== EXERCISE ==
Please output the listing exactly as it stands, but omit any images.

== GIVEN DATA ==
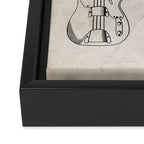 Bass Guitar Patent - Bass Guitarist Art - Antique Framed Canvas Print Gallery Image 3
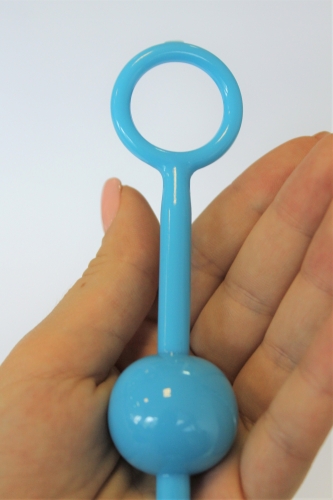 Анальная цепочка силиконовая ANAL STIMULATOR MINI синяя L 23 см D 3/2/1,5 см - 4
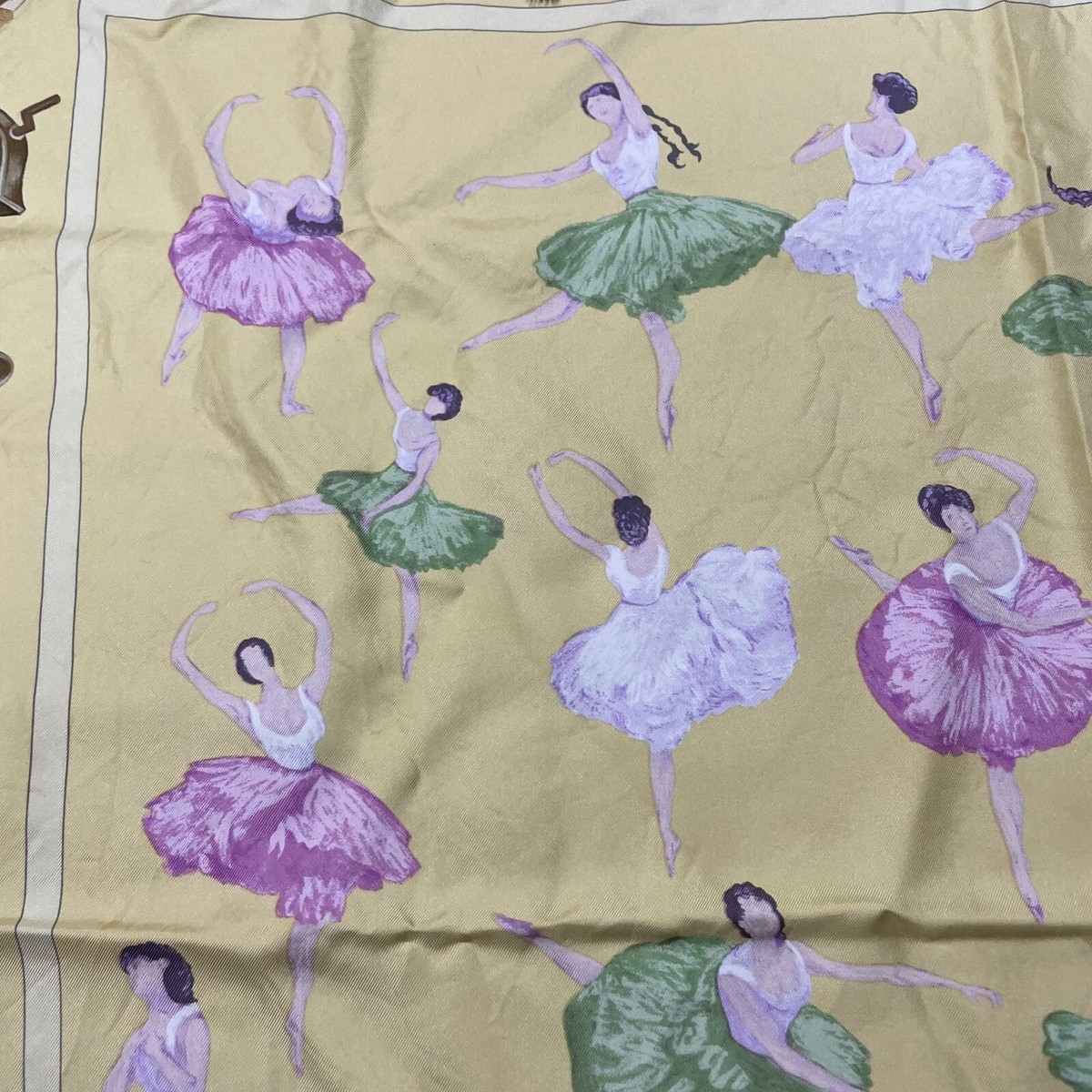 HERMES Carre 90 La Dance Ballet Dancer Ballerina Scarf Silk 100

== EXERCISE ANSWER ==
 Bass Guitar Patent - Bass Guitarist Art - Antique Framed Canvas Print Gallery Image 3
 Анальная цепочка силиконовая ANAL STIMULATOR MINI синяя L 23 см D 3/2/1,5 см - 4
 HERMES Carre 90 La Dance Ballet Dancer Ballerina Scarf Silk 100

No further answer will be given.